-- Page text --
We will return to the other options later.

Note
in particular the third option which enables you to store the experimental
semi-variograms - not the model - on a text file for input to (say) a report
quality graphics package. An EcoSSe
option (read in experimental semi-variograms) exists, which allows you to read
this file back in and continue with the modelling stage.
The
Wolfcamp data exhibits a very strong polynomial type trend in values. Before we
can analyse this data geostatistically, we must investigate this trend. There
are two reasons for this. Firstly, the calculation of a semi-variogram is only
valid on data which do not exhibit a trend. The parabolic upturn in the graph
warned us that we were trespassing on forbidden ground. To produce a valid
semi-variogram we must remove the trend and recalculate the graph on the
remaining “residual” variation.
Secondly,
if we proceed to geostatistical estimation (Kriging) then we must provide the
semi-variogram of the residual variation plus an indication of what kind of
trend we expect to find. There are many ways of approaching this problem. EcoSSe
offers you one of the simplest - Polynomial Trend Surface
Analysis. This analysis fits three surfaces to your data - a planar or linear surface, a quadratic
(dome or bowl) surface and a cubic (saddle point) surface. Statistical analyses
are provided to help you judge which is most appropriate or whether you need
something a little more specialised. Contour maps are also provided to give you
a visual indication of the shape of the smooth, underlying, trend on your data.
EcoSSe remembers which variables you have been
analysing, checks them to make sure you have all you need and offers these as
acceptable for the trend surface analysis:

Click
on
to continue studying the same combination of
variables. The three surfaces will be fitted by standard least squares
regression. A menu bar will appear offering you various options.

Choosing
the
option will bring up a dialog box which
contains the calculated coefficients for each term in the three trend
surfaces.

X represents the first co-ordinate (left-right
on maps), and Y the second (bottom-top). It is difficult to
judge from the coefficients listed above, just which of these surfaces might
“best” describe the Wolfcamp data. The residual variation as discussed above is
the difference between what the trend says is there (the equation) and what the
actual value was. We usually choose a surface which makes the residual
variation as small as possible. A traditional method used by geologists since
the mid 1950’s is simply to calculate the sum of the squared residuals and
compare this as a percentage of the original variation. EcoSSe will do this.
A
more formal method used by statisticians to judge the suitability of a Least
Squares fit is the Analysis of Variance. This analysis requires that the
residuals should be independent of one another. We hope that this is not the
case in a geostatistical analysis. However, we feel that the Analysis of
Variance is another way of getting an intuitive “feel” for which surface (if
any) may be best. Choosing
from option menu produces:

The
table shown above is described in full in the main documentation, so we will
discuss it only briefly here. The final column is the important one. Under
statistical assumptions of Normality and independence, the statistics shown in
this last column would follow the F distribution. Tables of F distribution
statistics at various levels of “significance” are available widely. The first
item in the last column in the table is a value of 338.76. This statistic
compares the variation on the original set of sample data with that left after
fitting a linear (planar) surface. Looked at very simplistically we might say
that fitting a linear trend surface has reduced the variation amongst the
sample values by a factor of over 300. In other words, a simple surface
described by two coefficients “explains” a significant proportion of the
variability in the original sample values. These two coefficients are the ones
shown in the equation above multiplying the terms X and Y.

-- Data extract --

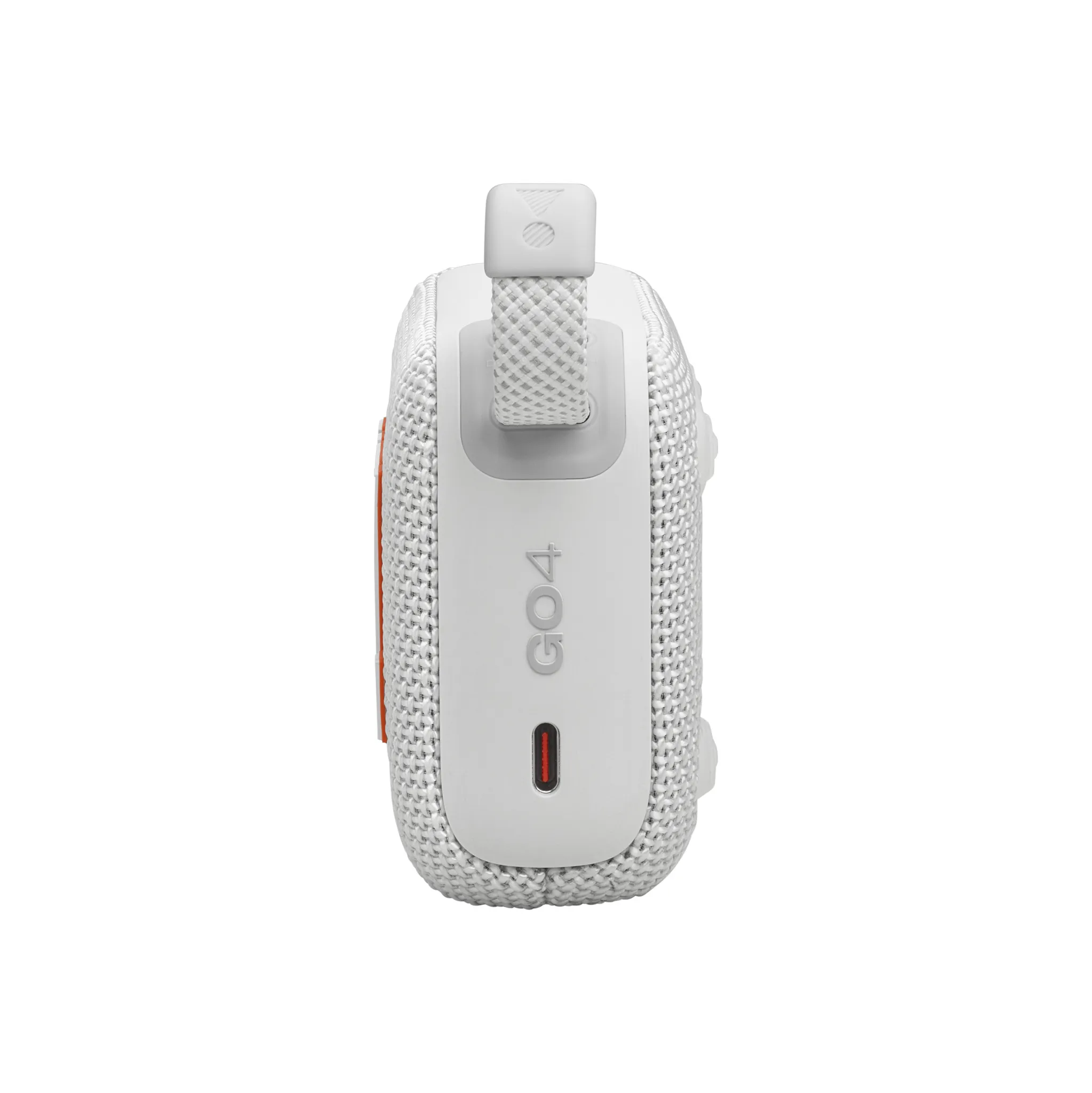 Fotografie 9 - Bluetooth reproduktor JBL GO4 White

-- To-do item A --
Which three trend surfaces does the page text say the analysis fits to the data? List each with any shape description the text gives.
-- To-do item B --
Does the page text support each of these statements? Answer yes or no for each, and quote the words that decide it.
(i) The third option stores the fitted model on a text file.
(ii) The three surfaces are fitted by standard least squares regression.
(iii) The Analysis of Variance requires the residuals to depend on one another.
-- To-do item C --
Answer these questions from the page text.
(i) What does X represent on maps?
(ii) Since when have geologists compared the sum of the squared residuals as a percentage of the original variation?
(iii) What value is the first item in the last column of the table?

-- Written solution A --
- A planar or linear surface
- A quadratic (dome or bowl) surface
- A cubic (saddle point) surface

-- Written solution B --
(i) No: "store the experimental semi-variograms - not the model - on a text file"
(ii) Yes: "The three surfaces will be fitted by standard least squares regression."
(iii) No: "This analysis requires that the residuals should be independent of one another."

-- Written solution C --
(i) The first co-ordinate (left-right on maps)
(ii) Since the mid 1950's
(iii) 338.76